Don Jeffrey “Jeff” Meldrum (born May 24, 1958) is a Professor of Anatomy and Anthropology and a Professor of the Department of Anthropology at Idaho State University. Meldrum is also Adjunct Professor of Occupational and Physical Therapy.
Meldrum is an expert on foot morphology and locomotion in primates.
Meldrum received his B.S. in zoology specializing in vertebrate locomotion at Brigham Young University (BYU) in 1982, his M.S. at BYU in 1984 and a Ph.D. in anatomical sciences, with an emphasis in biological anthropology, from Stony Brook University in 1989 (then referred to as State University of New York at Stony Brook). He held the position of postdoctoral visiting assistant professor at Duke University Medical Center from 1989 to 1991. Meldrum worked at Northwestern University’s Department of Cell, Molecular and Structural Biology for a short while in 1993 before joining the faculty of Idaho State University where he currently teaches.
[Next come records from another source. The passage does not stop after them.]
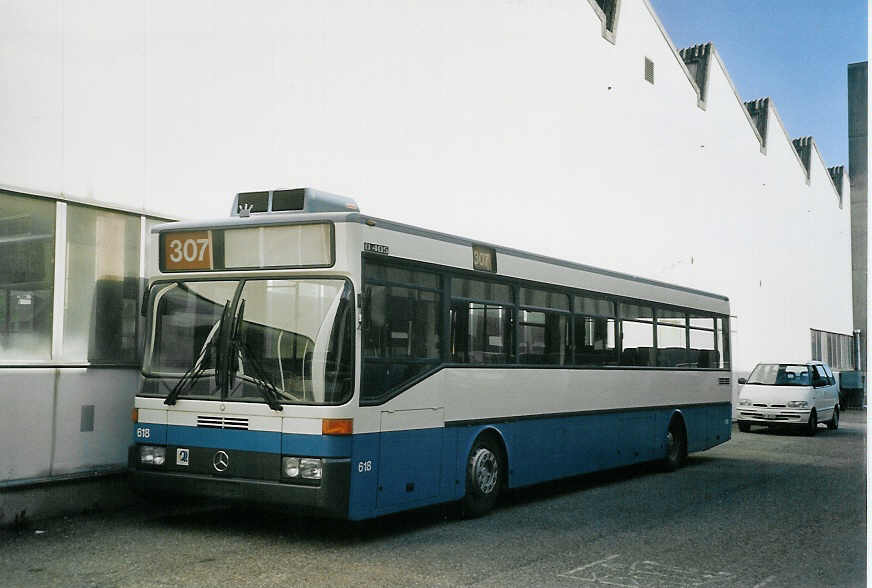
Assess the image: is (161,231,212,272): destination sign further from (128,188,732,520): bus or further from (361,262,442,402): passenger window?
(361,262,442,402): passenger window

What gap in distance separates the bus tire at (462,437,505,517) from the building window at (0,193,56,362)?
14.3 ft

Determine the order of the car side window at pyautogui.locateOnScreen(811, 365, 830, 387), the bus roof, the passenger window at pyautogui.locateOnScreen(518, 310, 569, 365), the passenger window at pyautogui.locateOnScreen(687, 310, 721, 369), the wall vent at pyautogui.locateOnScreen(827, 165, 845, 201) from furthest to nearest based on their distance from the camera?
the wall vent at pyautogui.locateOnScreen(827, 165, 845, 201) → the car side window at pyautogui.locateOnScreen(811, 365, 830, 387) → the passenger window at pyautogui.locateOnScreen(687, 310, 721, 369) → the passenger window at pyautogui.locateOnScreen(518, 310, 569, 365) → the bus roof

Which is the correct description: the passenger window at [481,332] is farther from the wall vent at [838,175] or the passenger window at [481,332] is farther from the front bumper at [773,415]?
the wall vent at [838,175]

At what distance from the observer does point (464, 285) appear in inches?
391

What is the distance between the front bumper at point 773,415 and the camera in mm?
22594

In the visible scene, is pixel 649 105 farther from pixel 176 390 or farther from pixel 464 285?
pixel 176 390

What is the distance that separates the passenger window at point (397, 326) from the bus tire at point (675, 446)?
677cm

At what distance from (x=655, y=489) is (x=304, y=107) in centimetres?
682

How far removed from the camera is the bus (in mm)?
8039

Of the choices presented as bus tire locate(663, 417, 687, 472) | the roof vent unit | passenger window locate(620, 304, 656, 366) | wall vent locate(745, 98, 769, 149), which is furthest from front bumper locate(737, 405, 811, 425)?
the roof vent unit

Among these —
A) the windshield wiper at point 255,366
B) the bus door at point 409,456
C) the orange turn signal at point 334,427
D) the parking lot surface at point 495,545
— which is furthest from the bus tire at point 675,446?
the windshield wiper at point 255,366

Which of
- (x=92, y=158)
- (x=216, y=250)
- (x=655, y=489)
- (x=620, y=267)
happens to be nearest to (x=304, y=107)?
(x=92, y=158)

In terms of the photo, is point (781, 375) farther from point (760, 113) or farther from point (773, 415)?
point (760, 113)

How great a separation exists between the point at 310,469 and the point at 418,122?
868 cm
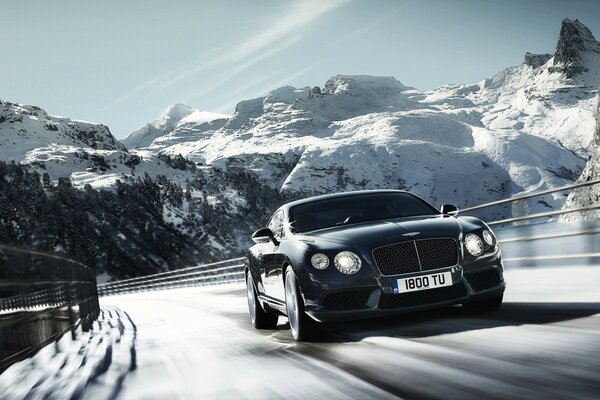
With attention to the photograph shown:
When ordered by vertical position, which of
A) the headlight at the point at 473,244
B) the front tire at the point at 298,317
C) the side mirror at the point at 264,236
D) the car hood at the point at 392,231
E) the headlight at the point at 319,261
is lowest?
the front tire at the point at 298,317

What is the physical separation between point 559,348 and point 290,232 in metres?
3.43

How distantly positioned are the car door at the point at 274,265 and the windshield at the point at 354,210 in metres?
0.28

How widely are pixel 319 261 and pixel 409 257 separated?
0.76 m

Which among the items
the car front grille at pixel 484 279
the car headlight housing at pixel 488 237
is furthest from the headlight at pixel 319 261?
the car headlight housing at pixel 488 237

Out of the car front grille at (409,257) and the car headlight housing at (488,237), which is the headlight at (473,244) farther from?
the car front grille at (409,257)

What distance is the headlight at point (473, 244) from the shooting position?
20.7ft

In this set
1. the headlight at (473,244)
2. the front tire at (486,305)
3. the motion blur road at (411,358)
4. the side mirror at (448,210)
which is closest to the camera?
the motion blur road at (411,358)

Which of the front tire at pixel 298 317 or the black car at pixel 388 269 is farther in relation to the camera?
the front tire at pixel 298 317

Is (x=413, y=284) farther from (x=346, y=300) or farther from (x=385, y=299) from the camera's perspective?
(x=346, y=300)

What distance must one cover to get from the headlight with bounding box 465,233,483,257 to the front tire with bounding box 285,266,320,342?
150 centimetres

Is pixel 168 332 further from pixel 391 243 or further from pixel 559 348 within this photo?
pixel 559 348

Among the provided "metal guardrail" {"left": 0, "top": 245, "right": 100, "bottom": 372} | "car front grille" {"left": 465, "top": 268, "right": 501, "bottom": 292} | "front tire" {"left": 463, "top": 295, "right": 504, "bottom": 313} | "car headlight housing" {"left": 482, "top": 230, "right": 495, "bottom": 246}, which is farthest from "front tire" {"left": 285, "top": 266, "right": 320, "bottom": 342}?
"metal guardrail" {"left": 0, "top": 245, "right": 100, "bottom": 372}

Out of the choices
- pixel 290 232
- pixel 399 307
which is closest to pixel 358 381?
pixel 399 307

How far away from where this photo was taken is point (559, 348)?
4477 millimetres
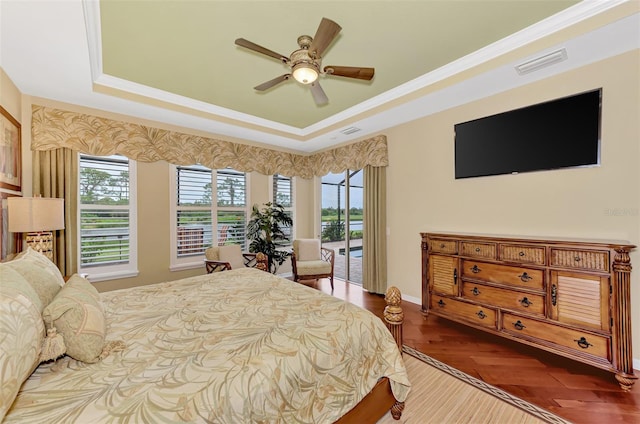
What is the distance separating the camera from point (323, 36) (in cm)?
187

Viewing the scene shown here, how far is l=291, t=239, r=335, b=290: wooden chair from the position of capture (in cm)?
450

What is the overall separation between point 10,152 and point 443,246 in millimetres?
4649

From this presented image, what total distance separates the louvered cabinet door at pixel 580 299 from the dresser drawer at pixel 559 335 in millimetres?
87

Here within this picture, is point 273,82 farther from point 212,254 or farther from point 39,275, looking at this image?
point 212,254

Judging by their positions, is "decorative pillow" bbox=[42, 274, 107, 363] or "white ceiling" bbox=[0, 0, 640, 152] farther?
"white ceiling" bbox=[0, 0, 640, 152]

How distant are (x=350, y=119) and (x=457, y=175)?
1.74 m

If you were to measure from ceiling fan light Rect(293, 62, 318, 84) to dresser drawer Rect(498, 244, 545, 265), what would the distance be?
2478 mm

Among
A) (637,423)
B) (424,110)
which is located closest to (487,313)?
(637,423)

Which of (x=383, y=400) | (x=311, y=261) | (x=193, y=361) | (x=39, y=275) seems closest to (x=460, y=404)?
(x=383, y=400)

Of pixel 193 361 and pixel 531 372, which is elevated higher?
pixel 193 361

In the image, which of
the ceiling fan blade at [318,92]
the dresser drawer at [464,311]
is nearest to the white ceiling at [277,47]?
the ceiling fan blade at [318,92]

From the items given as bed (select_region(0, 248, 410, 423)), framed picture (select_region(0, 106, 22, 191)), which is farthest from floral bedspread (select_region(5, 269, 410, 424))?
framed picture (select_region(0, 106, 22, 191))

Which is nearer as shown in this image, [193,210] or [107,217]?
[107,217]

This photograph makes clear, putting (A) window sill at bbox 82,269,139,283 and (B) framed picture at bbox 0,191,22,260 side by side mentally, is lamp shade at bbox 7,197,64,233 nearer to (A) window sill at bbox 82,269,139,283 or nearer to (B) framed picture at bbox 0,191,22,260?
(B) framed picture at bbox 0,191,22,260
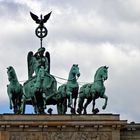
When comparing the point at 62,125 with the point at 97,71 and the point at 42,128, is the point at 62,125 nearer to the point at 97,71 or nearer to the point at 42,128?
the point at 42,128

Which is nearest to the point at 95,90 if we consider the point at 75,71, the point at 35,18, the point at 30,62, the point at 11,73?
the point at 75,71

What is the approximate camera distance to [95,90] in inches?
1631

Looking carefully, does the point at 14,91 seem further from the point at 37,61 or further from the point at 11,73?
the point at 37,61

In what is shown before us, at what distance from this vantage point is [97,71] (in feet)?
138

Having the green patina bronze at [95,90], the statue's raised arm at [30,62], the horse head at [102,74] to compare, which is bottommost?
the green patina bronze at [95,90]

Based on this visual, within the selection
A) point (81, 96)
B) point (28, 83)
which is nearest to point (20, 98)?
point (28, 83)

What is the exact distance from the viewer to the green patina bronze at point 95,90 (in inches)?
1633

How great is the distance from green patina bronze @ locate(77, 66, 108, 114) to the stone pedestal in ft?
4.17

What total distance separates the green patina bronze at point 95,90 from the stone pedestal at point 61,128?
1272 millimetres

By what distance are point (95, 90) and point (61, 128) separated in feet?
9.84

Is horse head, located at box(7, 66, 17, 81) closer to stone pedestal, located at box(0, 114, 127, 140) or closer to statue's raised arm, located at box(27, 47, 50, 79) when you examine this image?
statue's raised arm, located at box(27, 47, 50, 79)

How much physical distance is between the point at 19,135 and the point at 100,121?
15.4ft

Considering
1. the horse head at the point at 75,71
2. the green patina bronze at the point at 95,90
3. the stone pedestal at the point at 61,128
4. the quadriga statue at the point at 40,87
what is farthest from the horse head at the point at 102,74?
the quadriga statue at the point at 40,87

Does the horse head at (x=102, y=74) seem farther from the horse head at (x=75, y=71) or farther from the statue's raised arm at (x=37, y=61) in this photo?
the statue's raised arm at (x=37, y=61)
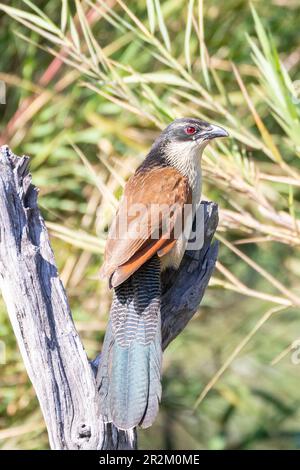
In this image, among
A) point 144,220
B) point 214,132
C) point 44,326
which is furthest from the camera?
point 214,132

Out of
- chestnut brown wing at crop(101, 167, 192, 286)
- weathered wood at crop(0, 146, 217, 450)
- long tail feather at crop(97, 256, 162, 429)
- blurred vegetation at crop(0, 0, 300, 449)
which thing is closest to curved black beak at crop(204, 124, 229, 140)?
chestnut brown wing at crop(101, 167, 192, 286)

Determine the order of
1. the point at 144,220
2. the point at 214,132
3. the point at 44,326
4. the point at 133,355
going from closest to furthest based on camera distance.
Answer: the point at 44,326 → the point at 133,355 → the point at 144,220 → the point at 214,132

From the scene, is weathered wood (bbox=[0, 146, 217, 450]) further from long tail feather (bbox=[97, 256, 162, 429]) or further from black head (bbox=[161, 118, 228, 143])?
black head (bbox=[161, 118, 228, 143])

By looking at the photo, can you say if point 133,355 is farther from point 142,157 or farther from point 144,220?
point 142,157

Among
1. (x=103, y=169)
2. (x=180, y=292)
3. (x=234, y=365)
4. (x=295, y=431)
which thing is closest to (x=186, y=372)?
(x=234, y=365)

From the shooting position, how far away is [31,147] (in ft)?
13.5

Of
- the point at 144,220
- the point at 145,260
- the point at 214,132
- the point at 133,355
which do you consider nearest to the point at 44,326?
the point at 133,355

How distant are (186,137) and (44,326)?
3.67 feet

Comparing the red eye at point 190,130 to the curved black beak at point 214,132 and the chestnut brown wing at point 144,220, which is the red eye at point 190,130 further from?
the chestnut brown wing at point 144,220

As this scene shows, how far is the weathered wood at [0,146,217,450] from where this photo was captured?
7.48ft

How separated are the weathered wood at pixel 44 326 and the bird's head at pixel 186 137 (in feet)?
2.93

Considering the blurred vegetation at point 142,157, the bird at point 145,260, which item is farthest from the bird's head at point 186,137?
the blurred vegetation at point 142,157

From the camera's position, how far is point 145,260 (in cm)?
264

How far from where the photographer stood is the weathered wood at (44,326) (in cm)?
228
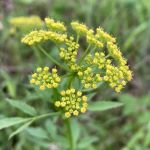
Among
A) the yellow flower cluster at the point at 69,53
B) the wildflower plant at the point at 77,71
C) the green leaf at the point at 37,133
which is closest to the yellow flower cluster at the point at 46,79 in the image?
the wildflower plant at the point at 77,71

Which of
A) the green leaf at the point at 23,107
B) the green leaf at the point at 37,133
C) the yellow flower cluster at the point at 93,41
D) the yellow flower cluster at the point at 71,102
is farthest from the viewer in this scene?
the green leaf at the point at 37,133

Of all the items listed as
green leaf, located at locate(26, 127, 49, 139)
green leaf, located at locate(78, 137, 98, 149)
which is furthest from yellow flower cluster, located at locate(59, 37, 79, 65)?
green leaf, located at locate(78, 137, 98, 149)

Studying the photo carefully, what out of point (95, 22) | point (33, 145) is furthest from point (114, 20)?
point (33, 145)

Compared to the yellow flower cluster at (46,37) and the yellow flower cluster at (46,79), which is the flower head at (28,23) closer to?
the yellow flower cluster at (46,37)

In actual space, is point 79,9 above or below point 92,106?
above

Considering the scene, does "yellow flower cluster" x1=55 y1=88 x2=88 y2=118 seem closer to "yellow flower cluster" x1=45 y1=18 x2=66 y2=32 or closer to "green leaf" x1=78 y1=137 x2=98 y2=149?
"yellow flower cluster" x1=45 y1=18 x2=66 y2=32

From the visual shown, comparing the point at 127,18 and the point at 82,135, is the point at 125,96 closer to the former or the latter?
the point at 82,135

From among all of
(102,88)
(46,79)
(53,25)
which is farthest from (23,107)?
(102,88)
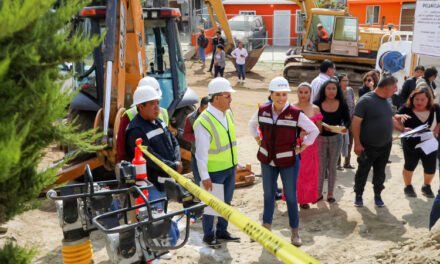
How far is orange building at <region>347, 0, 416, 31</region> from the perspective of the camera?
24.1m

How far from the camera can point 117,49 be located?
562 centimetres

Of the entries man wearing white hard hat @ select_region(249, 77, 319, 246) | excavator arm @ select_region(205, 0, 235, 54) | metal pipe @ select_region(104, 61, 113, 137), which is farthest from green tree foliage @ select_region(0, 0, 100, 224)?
excavator arm @ select_region(205, 0, 235, 54)

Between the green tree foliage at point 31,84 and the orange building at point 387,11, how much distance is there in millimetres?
24124

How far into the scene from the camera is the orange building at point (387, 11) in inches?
947

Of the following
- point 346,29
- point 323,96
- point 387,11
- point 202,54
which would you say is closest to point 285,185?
point 323,96

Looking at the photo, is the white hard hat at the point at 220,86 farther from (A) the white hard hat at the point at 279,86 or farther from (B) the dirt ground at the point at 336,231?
(B) the dirt ground at the point at 336,231

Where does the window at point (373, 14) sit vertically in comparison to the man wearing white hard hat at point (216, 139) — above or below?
above

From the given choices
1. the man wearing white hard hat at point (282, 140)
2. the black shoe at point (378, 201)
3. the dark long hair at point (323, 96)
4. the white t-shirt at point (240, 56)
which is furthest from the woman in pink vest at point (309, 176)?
the white t-shirt at point (240, 56)

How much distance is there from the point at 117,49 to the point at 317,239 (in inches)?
125

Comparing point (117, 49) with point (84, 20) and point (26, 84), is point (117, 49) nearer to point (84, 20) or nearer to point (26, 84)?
point (84, 20)

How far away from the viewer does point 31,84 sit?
5.24ft

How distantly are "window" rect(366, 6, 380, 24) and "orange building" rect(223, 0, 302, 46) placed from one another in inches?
249

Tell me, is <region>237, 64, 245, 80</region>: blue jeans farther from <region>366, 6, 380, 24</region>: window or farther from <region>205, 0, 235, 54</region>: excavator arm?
<region>366, 6, 380, 24</region>: window

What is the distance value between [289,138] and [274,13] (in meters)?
28.7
Meldrum has published numerous academic papers ranging from vertebrate evolutionary morphology, the emergence of bipedal locomotion in modern humans and Sasquatch (Bigfoot) and is a co-editor of a series of books on paleontology. Meldrum also coedited From Biped to Strider: The Emergence of Modern Human Walking with Charles E. Hilton. He edited the textbook From Biped to Strider (Springer, 2004)
Meldrum has attracted media attention due to his interest in Bigfoot. Skeptic Brian Dunning writes that “The work of responsible scientists like Dr. Meldrum is exactly what true skeptics should be asking the Bigfoot community for, not criticizing him for it.”
Meldrum was present at a 2011 conference in Siberia to discuss the Russian wildman. He acknowledged that the results of the Russian field trip to the cave site were most likely fraudulent. He suggested that the supposed evidence found was simply an attempt by local government officials to drum up publicity.
Meldrum has also studied and commented upon issues of genetics and the Book of Mormon in his book “Who Are the Children of Lehi?”, written with Trent D. Stephens.